* Goal of the exercise
Gather each line in the listing below that contains the word "winter". Only matches with the same capitalization count.

* Dataset records
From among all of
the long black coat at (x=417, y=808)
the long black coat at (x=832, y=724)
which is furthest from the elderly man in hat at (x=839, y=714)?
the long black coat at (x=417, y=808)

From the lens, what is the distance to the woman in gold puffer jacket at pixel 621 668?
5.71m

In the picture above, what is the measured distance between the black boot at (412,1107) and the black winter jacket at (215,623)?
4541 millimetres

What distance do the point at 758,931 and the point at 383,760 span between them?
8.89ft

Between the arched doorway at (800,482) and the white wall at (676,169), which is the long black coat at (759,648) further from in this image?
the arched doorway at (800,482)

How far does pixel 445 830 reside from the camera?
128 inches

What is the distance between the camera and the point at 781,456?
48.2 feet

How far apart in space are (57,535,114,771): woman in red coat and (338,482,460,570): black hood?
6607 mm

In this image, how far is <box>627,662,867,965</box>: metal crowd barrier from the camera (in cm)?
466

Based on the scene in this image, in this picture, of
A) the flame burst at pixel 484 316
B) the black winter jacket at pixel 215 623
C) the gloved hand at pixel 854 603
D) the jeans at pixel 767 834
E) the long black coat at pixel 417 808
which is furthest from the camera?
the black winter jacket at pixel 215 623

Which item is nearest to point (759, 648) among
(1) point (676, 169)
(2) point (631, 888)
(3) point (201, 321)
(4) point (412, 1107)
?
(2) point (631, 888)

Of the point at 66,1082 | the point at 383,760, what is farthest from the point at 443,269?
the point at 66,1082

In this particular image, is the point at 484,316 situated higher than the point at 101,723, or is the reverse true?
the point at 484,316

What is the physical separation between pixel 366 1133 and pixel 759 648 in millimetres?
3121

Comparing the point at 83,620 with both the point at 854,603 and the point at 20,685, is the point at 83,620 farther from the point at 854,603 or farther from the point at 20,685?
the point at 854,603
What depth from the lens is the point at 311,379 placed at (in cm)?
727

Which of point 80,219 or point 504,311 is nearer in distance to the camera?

* Complete response
In the picture above, what is the measured distance between the black boot at (412,1107) and the black winter jacket at (215,623)?
B) the black winter jacket at pixel 215 623
the black winter jacket at pixel 215 623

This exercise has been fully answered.